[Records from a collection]
▬▬▬▬▬▬

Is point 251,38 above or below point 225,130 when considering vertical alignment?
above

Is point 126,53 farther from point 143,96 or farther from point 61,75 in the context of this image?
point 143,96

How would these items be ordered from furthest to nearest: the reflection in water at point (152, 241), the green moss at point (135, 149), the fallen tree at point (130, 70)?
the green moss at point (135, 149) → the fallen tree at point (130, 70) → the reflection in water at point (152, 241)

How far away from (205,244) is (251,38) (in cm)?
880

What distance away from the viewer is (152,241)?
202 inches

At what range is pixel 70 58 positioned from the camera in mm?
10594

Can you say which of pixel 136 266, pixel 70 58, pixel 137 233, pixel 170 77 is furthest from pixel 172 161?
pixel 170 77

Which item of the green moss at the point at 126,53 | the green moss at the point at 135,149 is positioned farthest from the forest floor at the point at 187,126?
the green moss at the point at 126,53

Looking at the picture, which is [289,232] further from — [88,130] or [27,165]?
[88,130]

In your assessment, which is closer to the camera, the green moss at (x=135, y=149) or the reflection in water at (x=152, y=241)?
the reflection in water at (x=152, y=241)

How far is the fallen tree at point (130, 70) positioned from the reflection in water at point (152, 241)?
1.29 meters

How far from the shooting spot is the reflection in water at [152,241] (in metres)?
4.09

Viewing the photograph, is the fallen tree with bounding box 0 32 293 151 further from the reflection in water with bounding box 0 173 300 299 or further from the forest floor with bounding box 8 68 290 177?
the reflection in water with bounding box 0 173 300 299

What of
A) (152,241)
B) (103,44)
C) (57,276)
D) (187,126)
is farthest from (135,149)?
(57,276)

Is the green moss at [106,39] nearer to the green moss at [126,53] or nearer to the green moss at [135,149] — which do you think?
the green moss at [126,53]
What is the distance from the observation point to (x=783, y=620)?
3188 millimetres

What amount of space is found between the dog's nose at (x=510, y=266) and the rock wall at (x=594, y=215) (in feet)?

▬▬▬▬▬▬

TASK TO COMPLETE.
Extract the full listing above without alteration.

OUTPUT OF THE EXERCISE.
Is point 251,38 above or below point 225,130 when considering vertical alignment?
above

Is point 126,53 farther from point 143,96 or farther from point 61,75 in the context of this image?
point 143,96

How would these items be ordered from furthest to nearest: the reflection in water at point (152, 241), the green moss at point (135, 149), the fallen tree at point (130, 70)?
the green moss at point (135, 149) → the fallen tree at point (130, 70) → the reflection in water at point (152, 241)

How far away from (205,244) is (251,38) (in cm)?
880

What distance away from the viewer is (152,241)?
202 inches

At what range is pixel 70 58 positioned from the camera in mm?
10594

Can you say which of pixel 136 266, pixel 70 58, pixel 137 233, pixel 170 77 is furthest from pixel 172 161?
pixel 170 77

Which item of the green moss at the point at 126,53 | the green moss at the point at 135,149 is positioned farthest from the forest floor at the point at 187,126?
the green moss at the point at 126,53

Looking at the picture, which is [289,232] further from — [88,130] or [27,165]?
[88,130]

In your assessment, which is closer to the camera, the green moss at (x=135, y=149) or the reflection in water at (x=152, y=241)?
the reflection in water at (x=152, y=241)

How far is the fallen tree at point (130, 70) positioned from the reflection in water at point (152, 241)?
1.29 meters

How far from the shooting spot is the reflection in water at [152,241] (in metres)?
4.09

Viewing the photograph, is the fallen tree with bounding box 0 32 293 151 further from the reflection in water with bounding box 0 173 300 299 or further from the forest floor with bounding box 8 68 290 177?
the reflection in water with bounding box 0 173 300 299

What of
A) (152,241)
B) (103,44)
C) (57,276)
D) (187,126)
is farthest from (135,149)?
(57,276)

Is the green moss at [106,39] nearer to the green moss at [126,53] or nearer to the green moss at [135,149] — which do you think?
the green moss at [126,53]
What is the distance from the observation point to (x=783, y=620)?
3188 millimetres

What amount of space is found between the dog's nose at (x=510, y=266) and the rock wall at (x=594, y=215) (in feet)?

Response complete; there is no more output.